Lutfi mengatakan, defisit dengan China menyentuh level terendah sejak Asean-China FTA mulai berlaku pada 2004. Perbaikan struktur ekspor Indonesia menuju barang industri berteknologi tinggi, disebutnya, menjadi faktor berkurangnya drastis.
Neraca perdagangan Indonesia dengan mitra utama di Asean juga memperlihatkan tren surplus. Jika diakumulasi, neraca perdagangan Indonesia dengan Singapura, Malaysia, Vietnam, Thailand, dan Filipina masih menikmati surplus mencapai US$5 miliar per Oktober 2021.
“Kalau dihitung dengan 5 negara Asean, kita surplus hampir US$5 miliar.
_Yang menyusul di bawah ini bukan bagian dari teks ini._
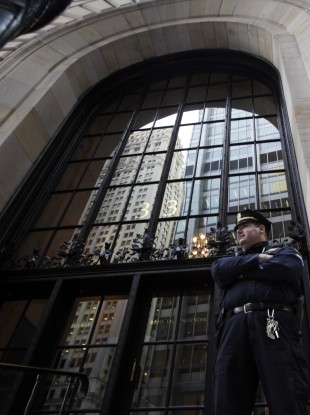 A Federal Reserve police officer guards the building in New York today.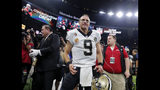 FILE - In This Oct. 8, 2018, file photo, New Orleans Saints quarterback Drew Brees (9) reacts after breaking the NFL record for all-time passing yards during, the first half of an NFL football game against the Washington Redskins in New Orleans. Visitors to the Pro Football Hall of Fame can see both the football Drew Brees threw in becoming the NFL's all-time passing yards leader and the uniform the Saints quarterback wore while making history. Mark Baker, the hall's president and chief executive officer, holds the ball at left. (AP Photo/Gerald Herbert, File)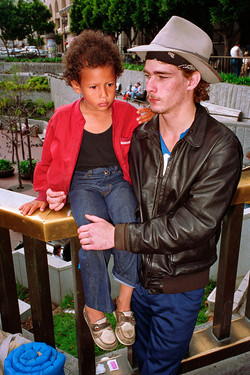 Young Man with Boy on Market St, 1986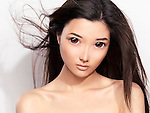 Beauty portrait of a cute young asian woman face with big eyes and flying hair retouched in Japanese anime style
Jadi Bapak dan Ibu, kita tidak perlu takut dengan negara Asean,” katanya.
Sebelumnya, Komisi VI DPR RI mempertanyakan soal risiko dominasi China dan defisit perdagangan yang membesar, seiring dengan rencana pemerintah untuk segera meratifikasi RCEP.
Anggota Komisi VI DPR RI dari fraksi Partai Persatuan Pembangunan (PPP) Elly Rachmat Yasin mencatat Indonesia telah mengalami defisit sebesar US$844,5 juta dengan China pada Juli 2021, karena nilai ekspor yang lebih rendah daripada impor.
Dia juga mengatakan, alasan utama India menarik diri dari penandatanganan RCEP adalah risiko defisit dagang yang meningkat.
“Mengapa Indonesia seolah menjadi pelopor dalam RCEP ini, meski nilai perdagangan dengan China terus mengalami defisit? Sedangkan dengan Amerika Serikat, Malaysia, dan Filipina surplus kita tidak fokus ke sana?” kata Elly dalam rapat kerja, Senin (13/12/2021).